Recorded data
****************

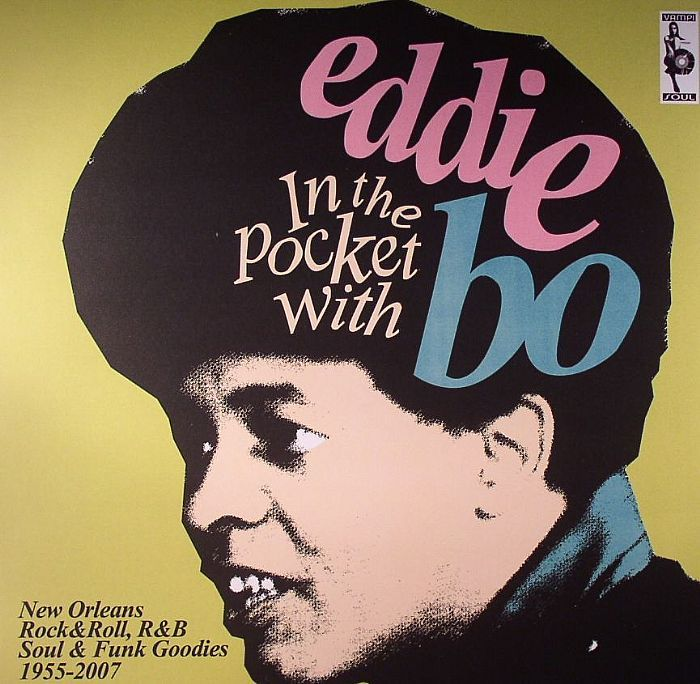 In the pocket with Eddie Bo : New Orleans Rock and Roll R and B Soul and Funk Goodies 1955-2007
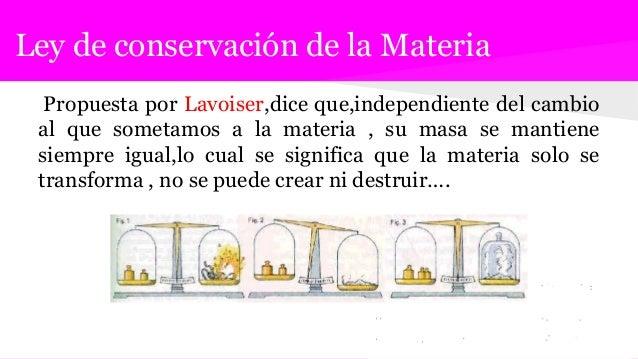 Ley de conservación de la Materia Propuesta por Lavoiser,dice que,independiente del cambio al que sometamos a la materia ,...
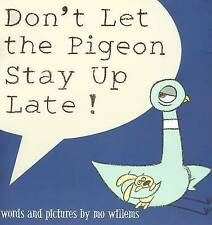 Don't Let the Pigeon Stay Up Late! by Mo Willems (Hardback, 2006)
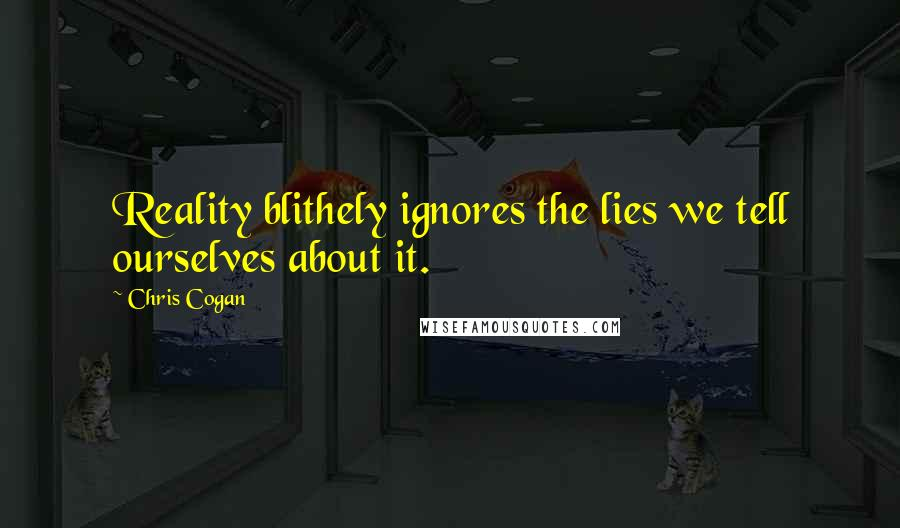 Chris Cogan quotes: Reality blithely ignores the lies we tell ourselves about it.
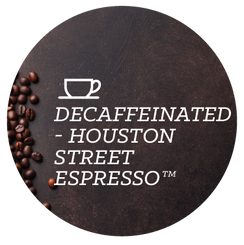 Decaffeinated - Houston Street Espresso™ - Java Bean Plus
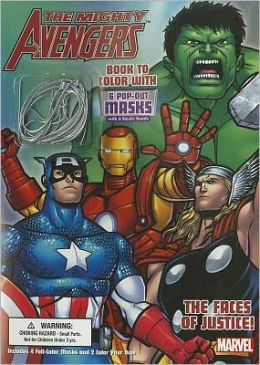The Mighty Avengers: The Faces of Justice! [With 6 Pop-Out Masks with 6 Elastic Bands]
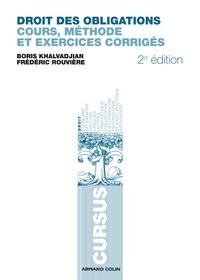 Boris Khalvadjian et Frédéric Rouvière - Droit des obligations - Cours, méthode et exercices corrigés.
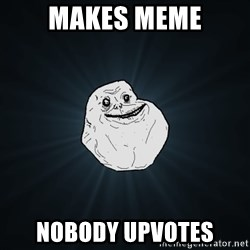 Forever Alone - Makes meme Nobody upvotes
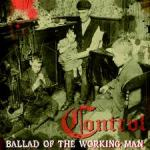 Control - Ballad Of The Working Man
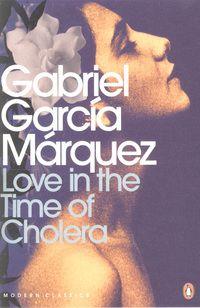 Love in the Time of Cholera - Gabriel Garcia Marquez.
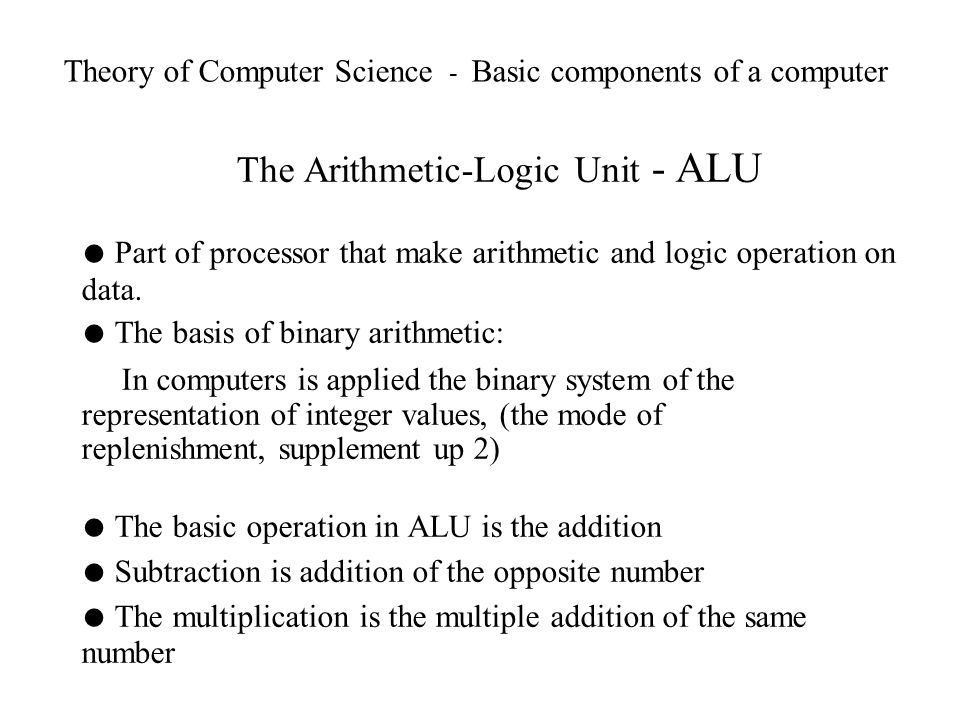 Theory of Computer Science - Basic components of a computer The Arithmetic-Logic Unit - ALU Part of processor that make arithmetic and logic operation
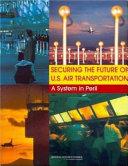 Pdf Securing the Future of U.S. Air Transportation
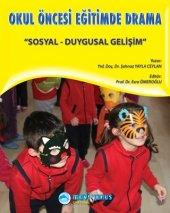 Sosyal Duygusal Gelişim Kitabı Okul Öncesi Eğitimde Drama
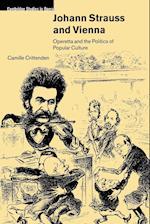 Johann Strauss and Vienna af Paul Robinson, Arthur Groos, Camille Crittenden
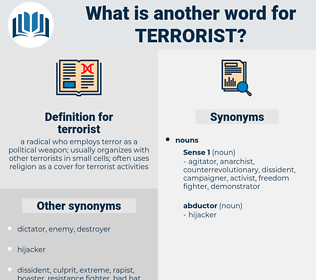 terrorist, synonym terrorist, another word for terrorist, words like terrorist, thesaurus terrorist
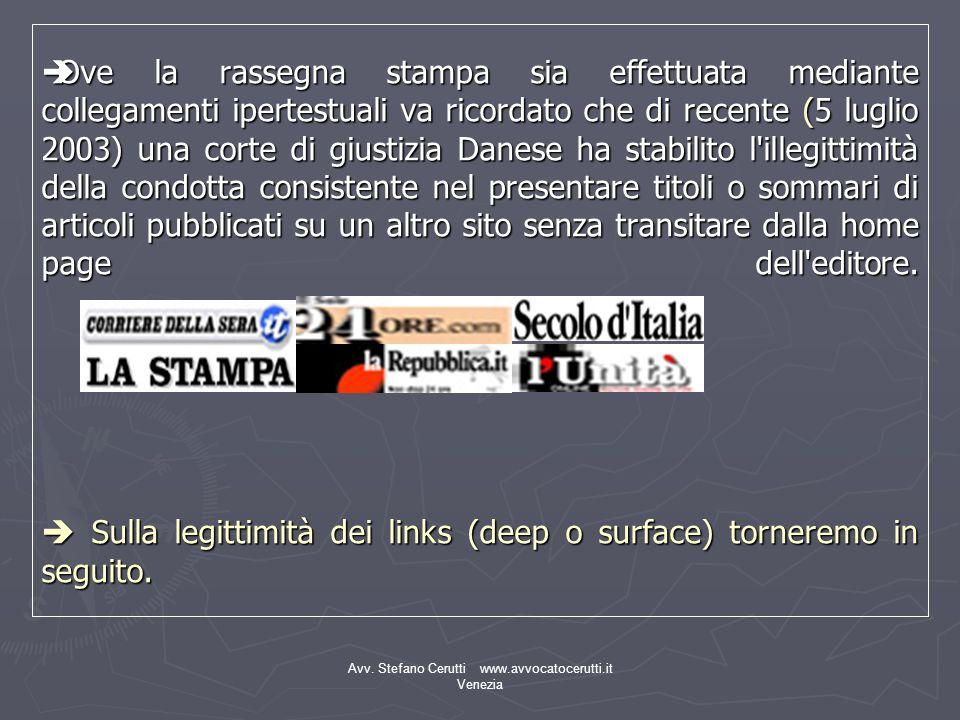 Avv. Stefano Cerutti www.avvocatocerutti.it Venezia Ove la rassegna stampa sia effettuata mediante collegamenti ipertestuali va ricordato che di recen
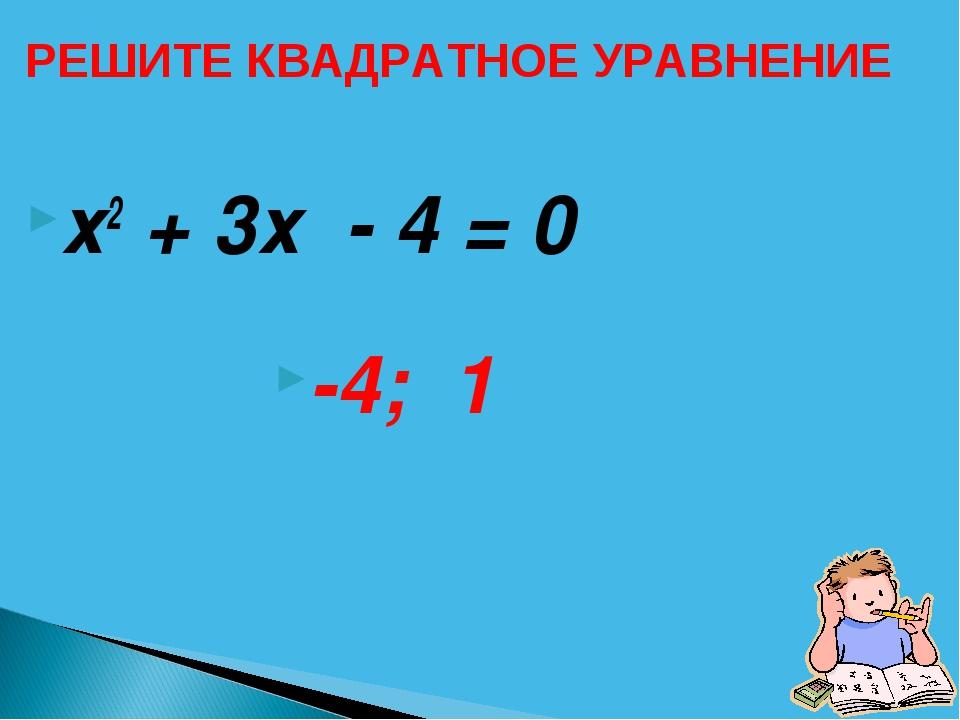 х2 + 3х - 4 = 0 -4; 1 РЕШИТЕ КВАДРАТНОЕ УРАВНЕНИЕ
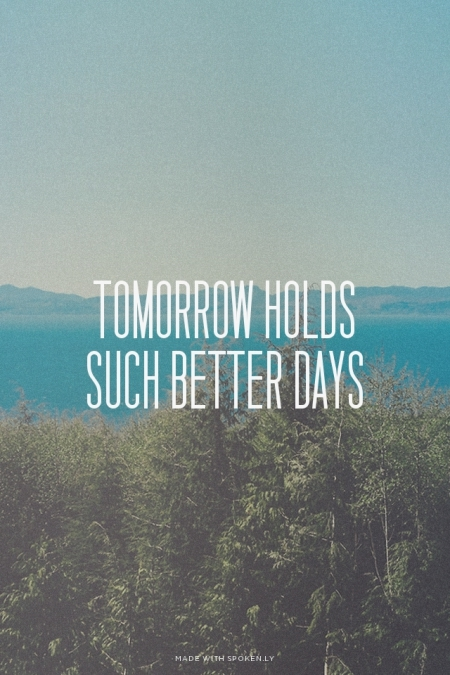 Better Days Quotes Impressive Tomorrow Holds Such Better Days Pictures Photos And Images For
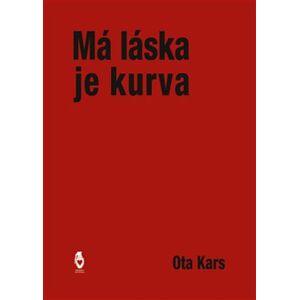 Má láska je kurva - Ota Kars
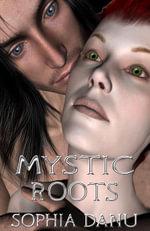 Mystic Roots - Sophia, Danu
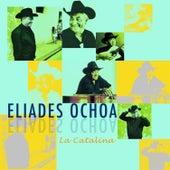 La Catalina by Eliades Ochoa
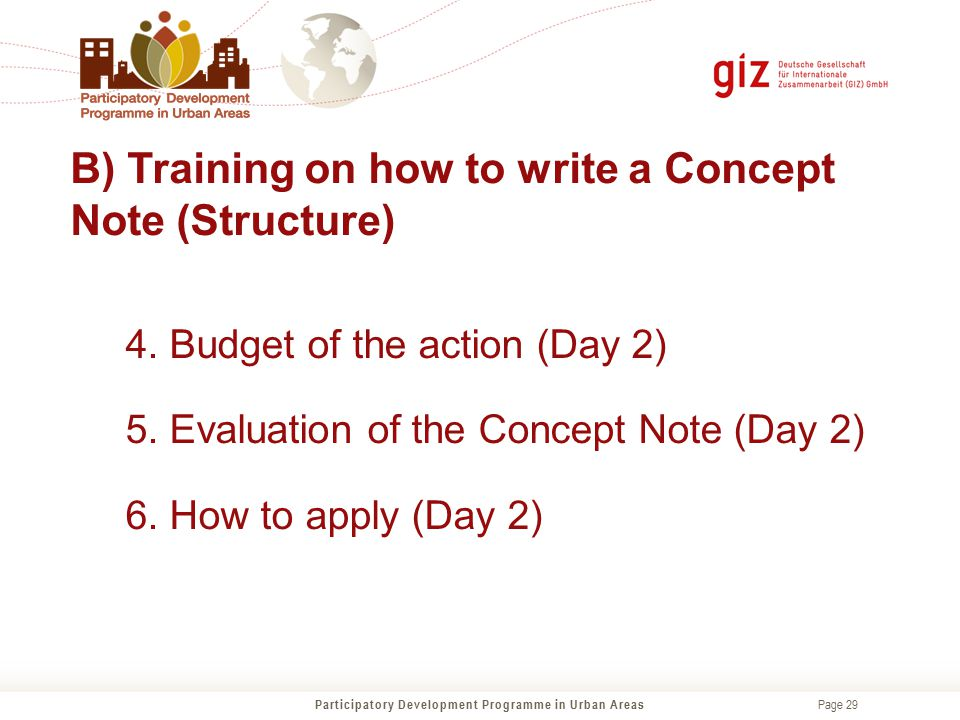 Page 29 B) Training on how to write a Concept Note (Structure) 4. Budget of the action (Day 2) 5. Evaluation of the Concept Note (Day 2) 6. How to app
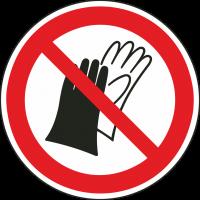 """Schilder """"Das Benutzen von Handschuhen ist verboten"""""""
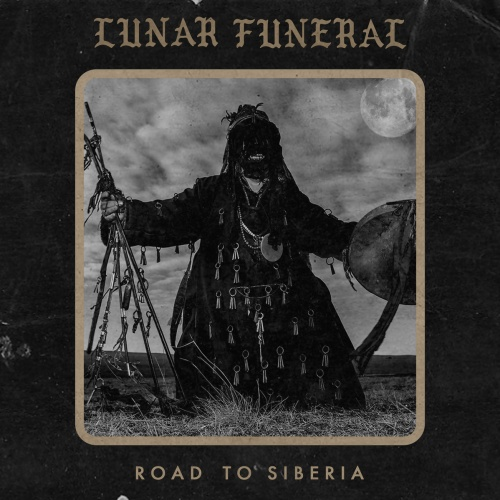 Lunar Funeral - Road To Siberia (2021)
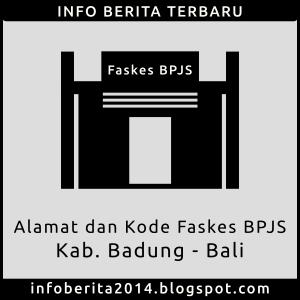 Daftar Alamat dan Kode Faskes BPJS Badung - Bali
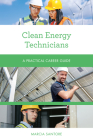 Clean Energy Technicians: A Practical Career Guide Cover Image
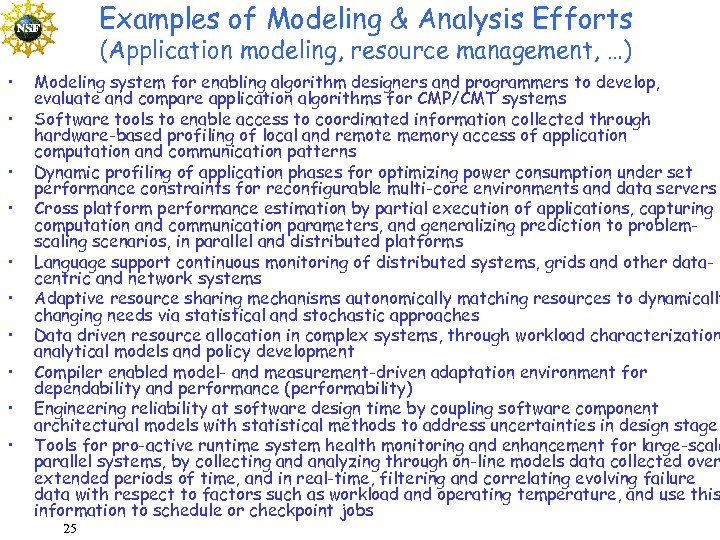 Examples of Modeling & Analysis Efforts (Application modeling, resource management, …) • • •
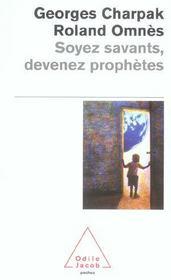Soyez Savants, Devenez Prophetes - Intérieur - Format classique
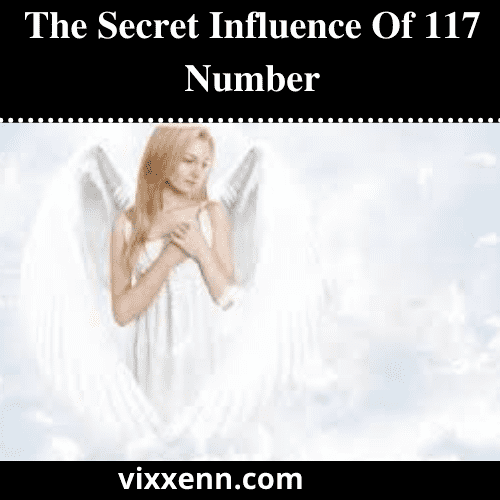 The Secret Influence Of 117 Number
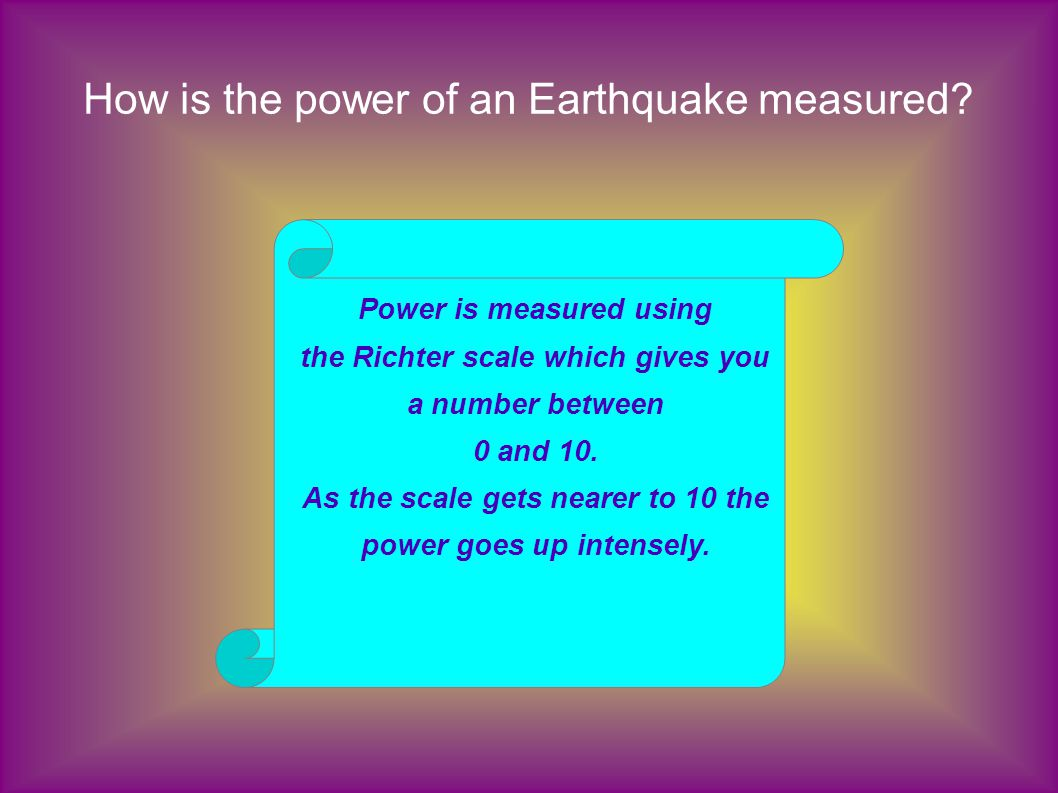 How is the power of an Earthquake measured.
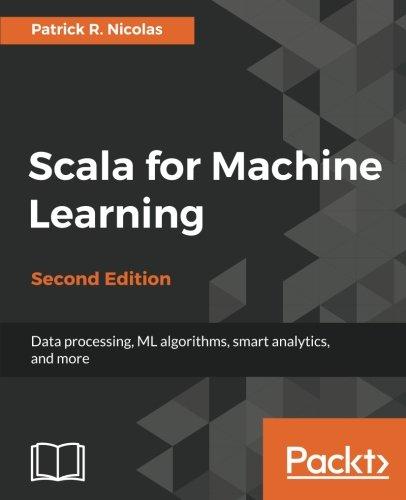 Scala for Machine Learning, 2nd Edition Front Cover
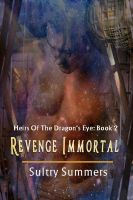 Cover for 'Heirs Of The Dragon's - Book 2: Revenge Immortal'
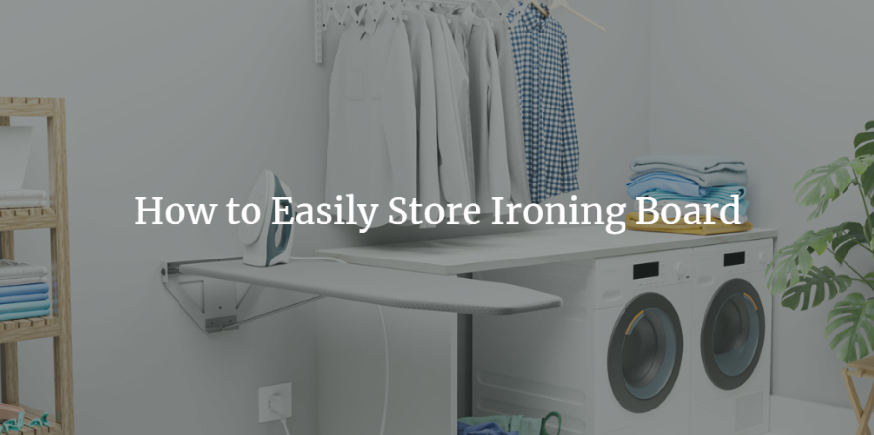 How To Easily Store Ironing Board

****************

### Problem statement
Going by the data above, give back only the lines from the one containing "Clean Energy Technicians: A" through the one containing "The Secret Influence Of 117 Number", exactly as they stand, both ends included and no images.

### Answer space
 Clean Energy Technicians: A Practical Career Guide Cover Image
 Examples of Modeling & Analysis Efforts (Application modeling, resource management, …) • • •
Soyez Savants, Devenez Prophetes - Intérieur - Format classique
 The Secret Influence Of 117 Number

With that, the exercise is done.